■ **PROBLEMS AND TASKS**
1. In the passage on a cat's litter box problems, give the part from "With these issues" up to and including "to be addressed." again, swapping "black light" for "ultraviolet light".
2. According to the litter box passage, what daily dose of glucosamine and chondroitin is normally given to cats?
3. List every place the litter box passage says glucosamine/chondroitin supplementation can be bought.

■ **PASSAGE SHOWN**
○ ○ ○ ○

Thank you again,
Now the dilemma here is that her recently diagnosed health issue very much could have been the initial trigger for this inappropriate elimination. The problem is that if she has been doing this for a month, there is serious concern that her reasons now are just based in habit. Therefore, we are likely facing an uphill battle for her. Of course, we do also have to consider that cats can become aversive to their litter boxes if they do not like their location (either from a negative experience or if they find going into the basement daunting).
With these issues in mind, the first step here would be ensure that you are cleaning any where she has gone thoroughly. To do so, I would advise using an enzymatic odor neutralizing cleaner (ie Nature's Miracle, Fizzion) wherever she has gone because while normal cleaners will eliminate the smell to us, she may still be able to smell her own scent and thus choose to go there again. And this is something we really need to remove here since that would just re-establish her going out of the box out of habit. And just to note, if you want to find all the places she has gone, I would note that cat urine does glow under black light and this can help you find all the sites that need to be addressed.
Otherwise, at her age, arthritis would be another concern that could still play a role even with her current diagnosis and treatment. And I would note that age associated arthritis often does manifest in this manner. Cats, unlike dogs, go to great lengths to modify their lives around avoiding things that cause them discomfort. Where a dog will run on a sore leg until she can’t use it, a cat will just decrease doing the things that are causing the pain. It is wise for the cat, harder for us to pick up when there is a problem.
Unfortunately, in cats with pain derived litter box issues, trips to the litter box aren’t something that can be skipped. So no matter how much discomfort it can cause, life demands that a cat not stop using the toilet. And in these cases, this behavior is often related to
discomfort in the back, hips, and back legs. And again it is possible that if this is mild at this point, than these litter box signs might be our only hints and the only time we can appreciate that she isn’t 100%. And it is understandable, because if you imagine, toileting requires significant forces on the body, which they do while balancing on pebble like litter, while standing on two feet. Often in cats with back pain or arthritis, this can be a bit much. And this is when they just decide that it is easier to go outside the box (often choosing a substrate that they can get better grip on like carpets or hard floors are free of the pebble like texture that litter has). For some cats this will then become an all the time occurrence, while others will just do it intermittently (when they can't be asked to deal with the box). The problem is the more they do it, the more likely they are to continue to do so as it goes from being a lapse to a habit.
So, I would also advise making sure that we are addressing any lurking joint discomfort she may have. To start, I would note that there are some joint supplements that can be of benefit. First, you may consider trying glucosamine/chondroitin supplementation with her. This is a nutrient supplement that is available at your vets, pet shops, and health food stores (as capsules, liquids, and even treats). It works by aiding joint suppleness by helping cartilage replenish itself and blocking enzyme destruction of cartilage in the joint. Often we can find this helpful in animals with mild signs, but it might be enough to take some of the discomfort away and help her to comfortably use the litter box. Normally we give kitties 50mg glucosamine + 15mg chondroitin a day per 10 pounds of body weight. So, do consider trying this with her.

○ ○ ○ ○

■ **RECORDS PROVIDED**
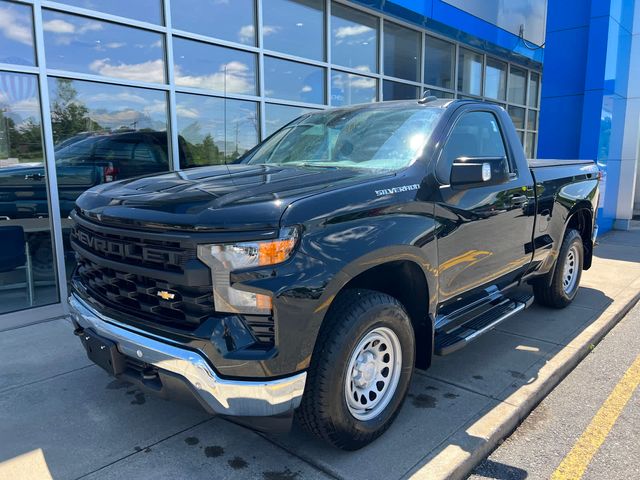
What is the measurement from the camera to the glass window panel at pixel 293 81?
7.82 m

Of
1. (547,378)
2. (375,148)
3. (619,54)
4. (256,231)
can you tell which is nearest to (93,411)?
(256,231)

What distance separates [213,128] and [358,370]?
519cm

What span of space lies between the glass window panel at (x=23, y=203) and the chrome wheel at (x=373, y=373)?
4.25 meters

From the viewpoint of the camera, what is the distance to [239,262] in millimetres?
2338

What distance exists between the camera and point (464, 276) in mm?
3547

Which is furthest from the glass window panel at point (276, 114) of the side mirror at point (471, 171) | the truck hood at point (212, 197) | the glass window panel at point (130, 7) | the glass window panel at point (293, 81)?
the side mirror at point (471, 171)

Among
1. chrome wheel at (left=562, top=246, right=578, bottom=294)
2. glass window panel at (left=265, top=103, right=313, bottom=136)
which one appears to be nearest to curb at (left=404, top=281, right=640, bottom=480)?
chrome wheel at (left=562, top=246, right=578, bottom=294)

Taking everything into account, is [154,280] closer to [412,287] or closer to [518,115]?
[412,287]

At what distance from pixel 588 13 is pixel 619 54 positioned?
48.7 inches

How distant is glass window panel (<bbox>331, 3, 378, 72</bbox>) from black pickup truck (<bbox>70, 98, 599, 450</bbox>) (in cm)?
539

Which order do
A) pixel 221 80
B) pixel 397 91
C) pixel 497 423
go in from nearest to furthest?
pixel 497 423 → pixel 221 80 → pixel 397 91

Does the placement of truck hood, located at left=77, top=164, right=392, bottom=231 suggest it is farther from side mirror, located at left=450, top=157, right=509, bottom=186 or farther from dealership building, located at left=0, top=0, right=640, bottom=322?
dealership building, located at left=0, top=0, right=640, bottom=322

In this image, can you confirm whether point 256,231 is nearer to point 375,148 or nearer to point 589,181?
point 375,148

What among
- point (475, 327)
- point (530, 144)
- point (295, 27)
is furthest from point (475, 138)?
point (530, 144)
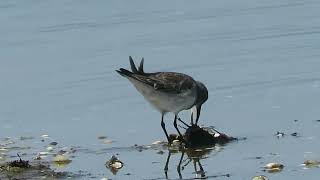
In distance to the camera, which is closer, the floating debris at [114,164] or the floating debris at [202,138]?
the floating debris at [114,164]

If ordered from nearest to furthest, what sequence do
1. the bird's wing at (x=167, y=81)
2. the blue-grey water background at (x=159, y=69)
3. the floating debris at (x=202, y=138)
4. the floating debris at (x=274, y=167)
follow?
the floating debris at (x=274, y=167)
the blue-grey water background at (x=159, y=69)
the floating debris at (x=202, y=138)
the bird's wing at (x=167, y=81)

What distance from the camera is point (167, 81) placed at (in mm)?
12227

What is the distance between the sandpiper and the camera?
1198cm

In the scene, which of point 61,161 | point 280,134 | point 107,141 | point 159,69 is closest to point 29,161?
point 61,161

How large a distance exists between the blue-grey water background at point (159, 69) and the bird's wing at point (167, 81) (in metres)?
0.64

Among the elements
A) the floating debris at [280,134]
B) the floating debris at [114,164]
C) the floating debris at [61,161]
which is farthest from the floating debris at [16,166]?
the floating debris at [280,134]

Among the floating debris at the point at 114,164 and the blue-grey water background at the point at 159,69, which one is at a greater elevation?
the blue-grey water background at the point at 159,69

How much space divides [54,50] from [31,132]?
5273 mm

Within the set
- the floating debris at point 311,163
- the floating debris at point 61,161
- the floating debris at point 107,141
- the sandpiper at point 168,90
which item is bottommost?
the floating debris at point 311,163

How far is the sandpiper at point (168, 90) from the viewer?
1198 cm

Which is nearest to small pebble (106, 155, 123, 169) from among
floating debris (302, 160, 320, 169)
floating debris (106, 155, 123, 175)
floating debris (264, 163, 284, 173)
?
floating debris (106, 155, 123, 175)

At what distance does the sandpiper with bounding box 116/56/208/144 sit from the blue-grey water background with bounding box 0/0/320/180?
0.39m

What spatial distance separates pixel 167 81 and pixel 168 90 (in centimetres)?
12

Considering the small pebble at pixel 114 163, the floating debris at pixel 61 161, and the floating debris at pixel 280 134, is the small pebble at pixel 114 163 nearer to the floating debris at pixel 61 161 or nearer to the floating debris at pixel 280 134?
the floating debris at pixel 61 161
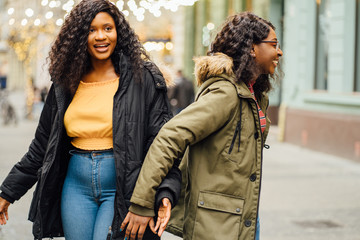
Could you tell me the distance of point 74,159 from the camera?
295 cm

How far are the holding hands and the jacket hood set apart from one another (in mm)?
660

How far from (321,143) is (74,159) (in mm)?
10000

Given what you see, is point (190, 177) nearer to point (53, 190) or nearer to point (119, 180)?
point (119, 180)

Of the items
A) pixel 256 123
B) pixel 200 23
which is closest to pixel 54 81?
pixel 256 123

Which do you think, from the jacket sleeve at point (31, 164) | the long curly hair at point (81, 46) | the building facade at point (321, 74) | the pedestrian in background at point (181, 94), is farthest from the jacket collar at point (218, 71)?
the pedestrian in background at point (181, 94)

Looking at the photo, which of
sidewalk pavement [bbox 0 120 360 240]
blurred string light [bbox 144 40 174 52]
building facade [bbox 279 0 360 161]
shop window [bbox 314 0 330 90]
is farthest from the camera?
blurred string light [bbox 144 40 174 52]

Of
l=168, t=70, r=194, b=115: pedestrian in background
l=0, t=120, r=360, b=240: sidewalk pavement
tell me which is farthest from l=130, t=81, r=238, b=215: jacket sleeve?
l=168, t=70, r=194, b=115: pedestrian in background

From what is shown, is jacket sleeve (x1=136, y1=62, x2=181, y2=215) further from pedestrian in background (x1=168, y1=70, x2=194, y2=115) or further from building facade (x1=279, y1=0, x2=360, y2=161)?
pedestrian in background (x1=168, y1=70, x2=194, y2=115)

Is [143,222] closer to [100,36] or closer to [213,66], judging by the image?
[213,66]

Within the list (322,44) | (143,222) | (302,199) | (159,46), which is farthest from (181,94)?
(143,222)

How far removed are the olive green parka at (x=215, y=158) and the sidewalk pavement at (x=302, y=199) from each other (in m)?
2.99

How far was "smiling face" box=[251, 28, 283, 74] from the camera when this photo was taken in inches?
112

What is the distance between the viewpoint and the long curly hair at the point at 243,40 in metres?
2.80

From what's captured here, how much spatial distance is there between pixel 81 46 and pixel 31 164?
28.2 inches
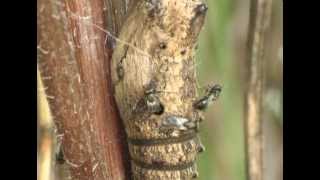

○ ○ ○ ○

■ **ANSWERS TO THE TASKS**
1.
With these issues in mind, the first step here would be ensure that you are cleaning any where she has gone thoroughly. To do so, I would advise using an enzymatic odor neutralizing cleaner (ie Nature's Miracle, Fizzion) wherever she has gone because while normal cleaners will eliminate the smell to us, she may still be able to smell her own scent and thus choose to go there again. And this is something we really need to remove here since that would just re-establish her going out of the box out of habit. And just to note, if you want to find all the places she has gone, I would note that cat urine does glow under ultraviolet light and this can help you find all the sites that need to be addressed.

2. 50mg glucosamine + 15mg chondroitin a day per 10 pounds of body weight.

3.
- Vets
- Pet shops
- Health food stores